Schmidt was also joined by FCC Chairman Julius Genachowski at the summit this morning. The Internet-industry principles initiative is being launched in coordination with an FCC/industry partnership on voluntary guidelines already announced by the FCC last March. Google, Comcast, Time Warner Cable, Cox, and other major ISPs have already agreed to participate.
A post on The White House Blog by Schmidt outlines the strategy. In it he writes, “Earlier this month, we gave the green light to two long-awaited Defense Industrial Base (DIB) efforts designed to help companies protect critical information related to Department of Defense programs and missions. The DIB Cybersecurity/Information Assurance (CS/IA) program allows eligible DIB companies and the Government to share cybersecurity information. The Government shares cyber security threat and mitigation information with DIB companies to incorporate into their security practices, and, in turn, DIB companies report known intrusion events that may compromise DOD information to the Government and participates in damage assessments as needed. In addition, DIB enhanced Cyber security Services — a joint DOD-DHS activity and based on lessons learned from the 2011 DIB Pilot — is available as an optional part of the DIB CS/IA program in which the Government will furnish classified information that enables DIB companies or participating commercial service providers to counter additional types of known malicious activity for participating DIB companies. “
I should also note that at the end of the month, Schmidt leaves his post, ending a two and a half year stint during which he was successful in bringing much-needed attention to the federal government’s cybersecurity efforts.
The summit is part of a broader plan by the administration to address a significant recent increase in cyber-warfare / crime activities by a variety of advisories, both government and non-government alike. Today’s summit intends to add further support to a bill sponsored by Senator Joseph Lieberman (I-Conn.) and Susan Collins (R-Maine), which would see the Department of Homeland Security in charge of regulating cybersecurity of the nation’s vital systems such as power grids and transportation networks.
Not everybody is happy about the proposed cybersecurity Bill. One of the most vocal opponents is Senator Ron Wyden (D-Ore.) who said on Monday that the Senate’s cybersecurity legislation that is being pushed by Lieberman and Collins is an overreaction to cyber threats and would undermine the privacy rights of American citizens. Wyden said that both the House and Senate bills “subordinate all existing privacy rules and constitutional principles to the poorly defined interest of ‘cybersecurity.’”
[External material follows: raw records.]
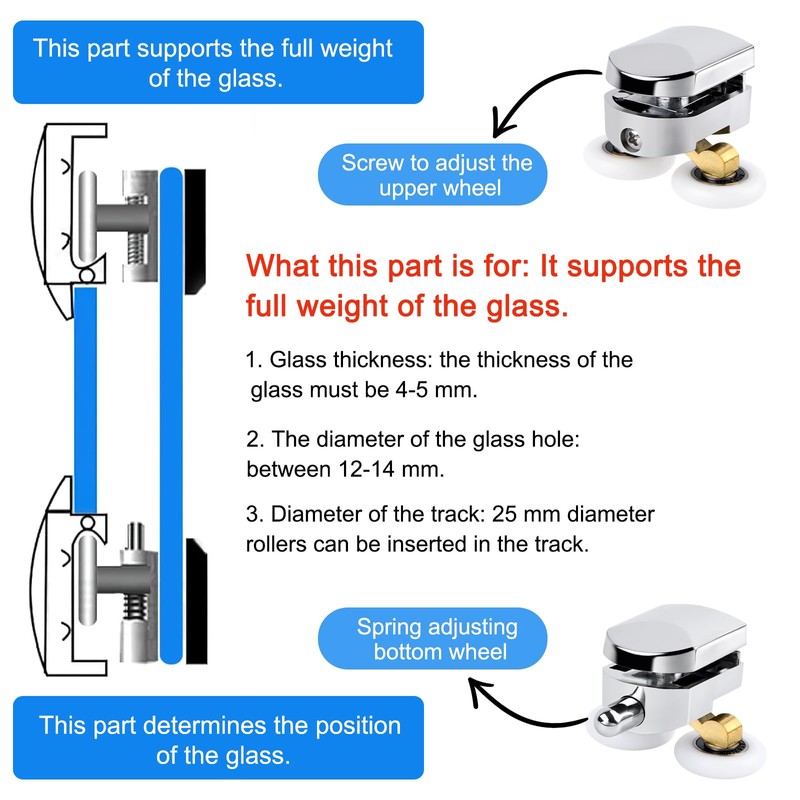 This part supports the full weight of the glass.

Screw to adjust the upper wheel

What this part is for: It supports the full weight of the glass.

1. Glass thickness: the thickness of the glass must be 4-5 mm.

2. The diameter of the glass hole: between 12-14 mm.

3. Diameter of the track: 25 mm diameter rollers can be inserted in the track.

Spring adjusting bottom wheel

This part determines the position of the glass.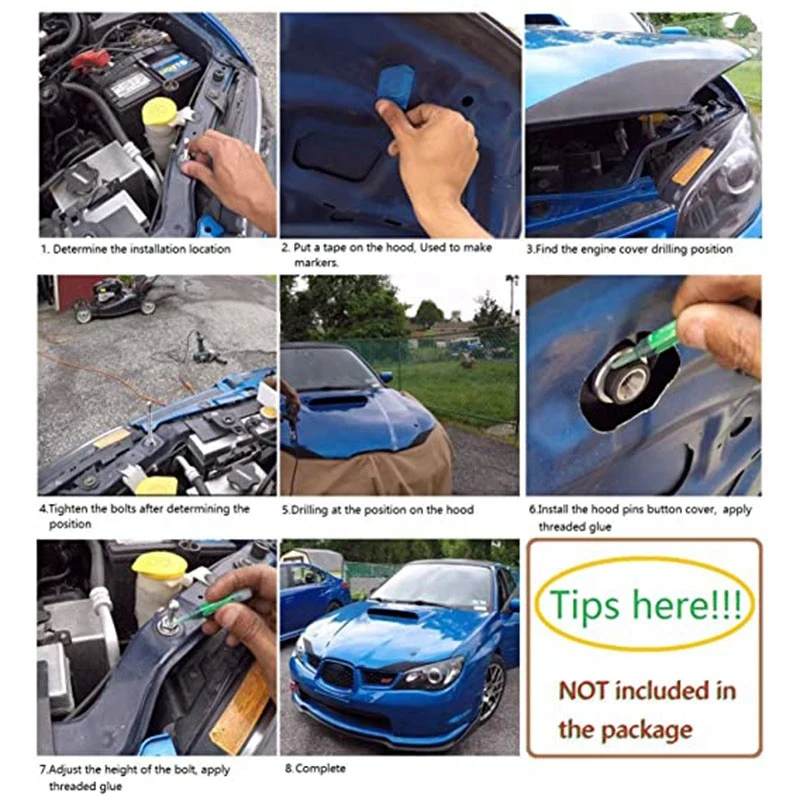 1. Determine the installation location

2. Put a tape on the hood, Used to make markers.

3.Find the engine cover drilling position

4.Tighten the bolts after determining the position

5.Drilling at the position on the hood

6.Install the hood pins button cover, apply threaded glue

7.Adjust the height of the bolt, apply threaded glue

8.Complete

Tips here!!!

NOT included in the package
Wyden went on to say that there is a false narrative related to this bill, which puts forth the idea that you have to sacrifice one thing to achieve the other. ”There is no sound policy reason to sacrifice the privacy rights of law abiding American citizens in the name of cyber-security, and I will fight any legislation that asks this Senate to make that choice.”
Earlier this week, the Center for Democracy & Technology sent a letter to the Senate expressing its “grave concerns” over the cybersecurity bill calling the bill “as deeply flawed and dangerous to Internet freedom, individual liberty, and privacy.” Twenty one organizations and individuals including American Civil Liberties Union, Reporters Without Borders and Electronic Frontier Foundation have signed the letter.
The various groups have a number of issues with the Bill, mainly what they call “an exemption from all existing privacy and tort laws to allow companies to share communications and records with the government, including those of undefined “malicious cyber actors” even if those personal records are not necessary to describe a cybersecurity threat.”
Regardless of your stance, one thing is for certain. There has never been a worse time for security on the Internet. With battles raging on many fronts, it is an interesting time to be in technology.